BEGIN Information provided

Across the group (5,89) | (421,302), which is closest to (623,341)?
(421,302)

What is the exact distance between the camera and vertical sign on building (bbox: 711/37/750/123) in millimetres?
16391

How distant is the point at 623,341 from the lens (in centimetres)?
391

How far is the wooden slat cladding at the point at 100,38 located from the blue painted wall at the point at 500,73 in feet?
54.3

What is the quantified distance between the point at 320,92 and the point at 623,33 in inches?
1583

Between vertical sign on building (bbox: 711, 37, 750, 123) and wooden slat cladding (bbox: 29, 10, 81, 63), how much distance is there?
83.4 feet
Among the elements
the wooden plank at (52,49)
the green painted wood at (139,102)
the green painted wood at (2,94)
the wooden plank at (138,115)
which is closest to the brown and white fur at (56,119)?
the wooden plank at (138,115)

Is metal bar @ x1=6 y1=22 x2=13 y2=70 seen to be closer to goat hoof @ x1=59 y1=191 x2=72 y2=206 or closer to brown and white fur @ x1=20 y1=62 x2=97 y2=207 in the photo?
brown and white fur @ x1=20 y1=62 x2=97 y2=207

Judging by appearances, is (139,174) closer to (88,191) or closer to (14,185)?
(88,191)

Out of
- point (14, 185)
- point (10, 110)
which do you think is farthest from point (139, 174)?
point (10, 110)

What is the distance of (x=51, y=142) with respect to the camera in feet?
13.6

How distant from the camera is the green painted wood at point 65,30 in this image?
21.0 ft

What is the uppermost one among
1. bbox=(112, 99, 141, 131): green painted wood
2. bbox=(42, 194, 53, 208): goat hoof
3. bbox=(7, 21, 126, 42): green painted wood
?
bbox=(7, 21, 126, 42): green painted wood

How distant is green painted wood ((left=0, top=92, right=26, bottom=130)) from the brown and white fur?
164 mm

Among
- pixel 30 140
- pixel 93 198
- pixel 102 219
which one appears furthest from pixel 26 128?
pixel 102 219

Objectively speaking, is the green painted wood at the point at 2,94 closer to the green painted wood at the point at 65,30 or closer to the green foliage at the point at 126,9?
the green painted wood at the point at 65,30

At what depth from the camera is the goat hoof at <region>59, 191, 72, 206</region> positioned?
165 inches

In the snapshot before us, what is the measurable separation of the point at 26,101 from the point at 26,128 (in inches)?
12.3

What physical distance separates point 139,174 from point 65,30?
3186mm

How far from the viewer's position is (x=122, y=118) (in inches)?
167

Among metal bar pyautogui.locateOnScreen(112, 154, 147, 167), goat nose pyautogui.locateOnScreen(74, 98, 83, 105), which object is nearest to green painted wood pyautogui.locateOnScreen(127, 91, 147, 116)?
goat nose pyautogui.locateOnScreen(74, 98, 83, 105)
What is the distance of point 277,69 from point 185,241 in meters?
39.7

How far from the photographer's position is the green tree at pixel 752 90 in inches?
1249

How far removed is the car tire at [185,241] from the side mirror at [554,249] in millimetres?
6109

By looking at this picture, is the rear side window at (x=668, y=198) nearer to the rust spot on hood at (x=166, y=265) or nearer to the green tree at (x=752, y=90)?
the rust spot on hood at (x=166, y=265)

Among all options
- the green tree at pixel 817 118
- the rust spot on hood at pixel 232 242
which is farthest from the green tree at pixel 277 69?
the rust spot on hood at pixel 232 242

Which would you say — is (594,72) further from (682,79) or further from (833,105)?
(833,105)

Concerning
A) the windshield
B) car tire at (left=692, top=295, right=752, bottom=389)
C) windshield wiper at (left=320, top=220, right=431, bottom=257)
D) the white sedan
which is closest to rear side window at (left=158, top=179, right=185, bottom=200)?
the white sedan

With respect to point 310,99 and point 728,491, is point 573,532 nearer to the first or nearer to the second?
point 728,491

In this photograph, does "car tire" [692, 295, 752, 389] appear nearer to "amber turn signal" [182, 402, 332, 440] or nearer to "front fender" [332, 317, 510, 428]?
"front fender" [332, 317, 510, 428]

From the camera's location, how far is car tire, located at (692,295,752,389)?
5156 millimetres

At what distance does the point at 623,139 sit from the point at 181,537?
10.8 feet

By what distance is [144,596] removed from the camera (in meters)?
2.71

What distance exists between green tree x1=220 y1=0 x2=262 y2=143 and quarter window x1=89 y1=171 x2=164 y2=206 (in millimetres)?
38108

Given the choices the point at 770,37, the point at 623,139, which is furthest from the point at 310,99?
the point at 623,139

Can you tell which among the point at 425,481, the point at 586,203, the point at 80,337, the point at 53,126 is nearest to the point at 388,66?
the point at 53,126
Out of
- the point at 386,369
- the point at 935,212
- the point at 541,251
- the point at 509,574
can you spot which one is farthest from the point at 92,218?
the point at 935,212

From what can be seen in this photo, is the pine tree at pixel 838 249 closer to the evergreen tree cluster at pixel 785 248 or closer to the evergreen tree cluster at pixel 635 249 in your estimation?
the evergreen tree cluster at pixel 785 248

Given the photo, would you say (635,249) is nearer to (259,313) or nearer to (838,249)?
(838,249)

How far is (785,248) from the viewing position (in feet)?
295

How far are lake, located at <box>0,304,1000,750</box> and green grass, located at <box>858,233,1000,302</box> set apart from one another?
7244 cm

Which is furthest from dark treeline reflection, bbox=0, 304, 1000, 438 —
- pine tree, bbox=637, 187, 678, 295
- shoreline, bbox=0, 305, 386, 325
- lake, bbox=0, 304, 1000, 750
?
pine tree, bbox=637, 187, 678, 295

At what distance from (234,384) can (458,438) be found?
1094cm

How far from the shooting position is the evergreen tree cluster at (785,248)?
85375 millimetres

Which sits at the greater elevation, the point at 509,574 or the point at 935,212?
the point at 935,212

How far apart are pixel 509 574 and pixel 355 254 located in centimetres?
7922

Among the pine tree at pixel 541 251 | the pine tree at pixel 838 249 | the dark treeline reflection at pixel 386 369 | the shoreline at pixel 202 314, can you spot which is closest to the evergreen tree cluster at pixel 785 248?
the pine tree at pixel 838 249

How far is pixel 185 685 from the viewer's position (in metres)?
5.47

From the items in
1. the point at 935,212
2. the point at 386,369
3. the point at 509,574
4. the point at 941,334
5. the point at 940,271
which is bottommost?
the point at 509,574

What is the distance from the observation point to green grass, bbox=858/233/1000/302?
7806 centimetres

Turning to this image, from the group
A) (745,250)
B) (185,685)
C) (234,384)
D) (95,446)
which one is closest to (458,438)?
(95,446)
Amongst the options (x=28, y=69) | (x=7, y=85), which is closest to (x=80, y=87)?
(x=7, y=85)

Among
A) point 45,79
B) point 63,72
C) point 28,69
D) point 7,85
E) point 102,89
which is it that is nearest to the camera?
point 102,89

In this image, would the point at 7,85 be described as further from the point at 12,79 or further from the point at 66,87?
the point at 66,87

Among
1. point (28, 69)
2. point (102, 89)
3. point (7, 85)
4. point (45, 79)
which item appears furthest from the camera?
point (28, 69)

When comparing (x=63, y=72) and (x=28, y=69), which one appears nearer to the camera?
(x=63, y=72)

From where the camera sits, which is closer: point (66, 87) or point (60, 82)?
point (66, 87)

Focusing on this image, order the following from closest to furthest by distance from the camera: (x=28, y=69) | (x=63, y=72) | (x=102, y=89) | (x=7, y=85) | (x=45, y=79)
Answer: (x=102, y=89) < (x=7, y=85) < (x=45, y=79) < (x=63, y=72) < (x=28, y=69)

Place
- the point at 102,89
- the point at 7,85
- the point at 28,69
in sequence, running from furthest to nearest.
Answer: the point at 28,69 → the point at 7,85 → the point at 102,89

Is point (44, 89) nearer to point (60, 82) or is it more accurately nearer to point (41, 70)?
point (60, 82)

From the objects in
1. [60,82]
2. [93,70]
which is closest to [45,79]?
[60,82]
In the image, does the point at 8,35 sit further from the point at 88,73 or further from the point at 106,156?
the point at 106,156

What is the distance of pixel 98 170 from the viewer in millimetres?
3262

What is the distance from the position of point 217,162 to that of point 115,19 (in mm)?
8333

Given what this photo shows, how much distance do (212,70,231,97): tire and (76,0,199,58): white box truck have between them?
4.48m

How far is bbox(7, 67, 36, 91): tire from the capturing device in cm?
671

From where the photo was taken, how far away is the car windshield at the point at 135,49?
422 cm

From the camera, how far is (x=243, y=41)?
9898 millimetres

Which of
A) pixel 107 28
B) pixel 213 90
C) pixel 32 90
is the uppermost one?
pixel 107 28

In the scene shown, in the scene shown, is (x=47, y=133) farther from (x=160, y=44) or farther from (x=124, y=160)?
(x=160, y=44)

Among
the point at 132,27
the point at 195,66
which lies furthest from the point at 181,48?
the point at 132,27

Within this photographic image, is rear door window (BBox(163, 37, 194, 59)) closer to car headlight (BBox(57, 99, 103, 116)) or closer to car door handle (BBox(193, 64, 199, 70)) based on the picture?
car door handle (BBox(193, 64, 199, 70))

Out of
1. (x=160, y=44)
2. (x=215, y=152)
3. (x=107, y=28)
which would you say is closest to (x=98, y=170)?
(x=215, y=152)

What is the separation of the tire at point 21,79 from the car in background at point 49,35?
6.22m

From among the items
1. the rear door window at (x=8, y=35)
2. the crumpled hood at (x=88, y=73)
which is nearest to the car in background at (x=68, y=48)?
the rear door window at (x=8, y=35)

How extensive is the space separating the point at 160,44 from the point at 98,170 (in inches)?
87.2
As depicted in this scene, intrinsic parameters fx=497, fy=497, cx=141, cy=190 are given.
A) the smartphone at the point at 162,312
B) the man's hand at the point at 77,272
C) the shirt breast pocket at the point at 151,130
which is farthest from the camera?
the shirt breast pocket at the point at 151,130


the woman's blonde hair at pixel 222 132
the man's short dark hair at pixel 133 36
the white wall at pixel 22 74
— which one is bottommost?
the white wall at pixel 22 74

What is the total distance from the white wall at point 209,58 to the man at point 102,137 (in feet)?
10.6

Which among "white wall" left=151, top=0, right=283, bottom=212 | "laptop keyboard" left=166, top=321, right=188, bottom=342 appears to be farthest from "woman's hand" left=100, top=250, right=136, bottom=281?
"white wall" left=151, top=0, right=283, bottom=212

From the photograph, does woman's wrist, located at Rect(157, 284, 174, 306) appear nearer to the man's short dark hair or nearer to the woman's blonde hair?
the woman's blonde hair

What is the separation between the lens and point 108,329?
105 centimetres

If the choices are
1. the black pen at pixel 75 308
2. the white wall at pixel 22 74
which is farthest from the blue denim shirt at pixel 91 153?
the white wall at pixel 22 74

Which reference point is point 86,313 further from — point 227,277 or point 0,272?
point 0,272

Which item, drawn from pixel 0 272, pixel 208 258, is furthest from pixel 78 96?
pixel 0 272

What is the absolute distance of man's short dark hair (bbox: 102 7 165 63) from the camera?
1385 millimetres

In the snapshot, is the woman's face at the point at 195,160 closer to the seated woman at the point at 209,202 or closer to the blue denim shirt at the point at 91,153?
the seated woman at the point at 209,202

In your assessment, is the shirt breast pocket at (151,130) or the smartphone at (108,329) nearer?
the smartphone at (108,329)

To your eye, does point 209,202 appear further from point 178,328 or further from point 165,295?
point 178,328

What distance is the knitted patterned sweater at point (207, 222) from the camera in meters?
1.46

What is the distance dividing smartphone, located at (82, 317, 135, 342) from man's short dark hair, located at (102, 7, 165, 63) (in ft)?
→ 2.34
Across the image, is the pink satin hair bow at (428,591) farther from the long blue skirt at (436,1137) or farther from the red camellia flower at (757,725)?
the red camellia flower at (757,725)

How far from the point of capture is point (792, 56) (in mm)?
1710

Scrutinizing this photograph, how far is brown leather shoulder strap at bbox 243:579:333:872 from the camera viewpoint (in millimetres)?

END Information provided

Work to be completed. Copy out exactly the lines running from the line with "Which reference point" to the end of the records, inclusive.

Worked answer.
Which reference point is point 86,313 further from — point 227,277 or point 0,272?
point 0,272

Which item, drawn from pixel 0 272, pixel 208 258, is furthest from pixel 78 96?
pixel 0 272

What is the absolute distance of man's short dark hair (bbox: 102 7 165 63) from the camera?
1385 millimetres

In the snapshot, is the woman's face at the point at 195,160 closer to the seated woman at the point at 209,202 or closer to the blue denim shirt at the point at 91,153?
the seated woman at the point at 209,202

In your assessment, is the shirt breast pocket at (151,130) or the smartphone at (108,329) nearer?
the smartphone at (108,329)

To your eye, does point 209,202 appear further from point 178,328 or further from point 165,295?
point 178,328

What distance is the knitted patterned sweater at point (207, 222) from the camera in meters?
1.46

What is the distance dividing smartphone, located at (82, 317, 135, 342) from man's short dark hair, located at (102, 7, 165, 63) (in ft)?
→ 2.34
Across the image, is the pink satin hair bow at (428,591) farther from the long blue skirt at (436,1137) or farther from the red camellia flower at (757,725)?
the red camellia flower at (757,725)

How far from the point of capture is point (792, 56) (in mm)?
1710

Scrutinizing this photograph, how far is brown leather shoulder strap at bbox 243:579:333:872 from the camera viewpoint (in millimetres)?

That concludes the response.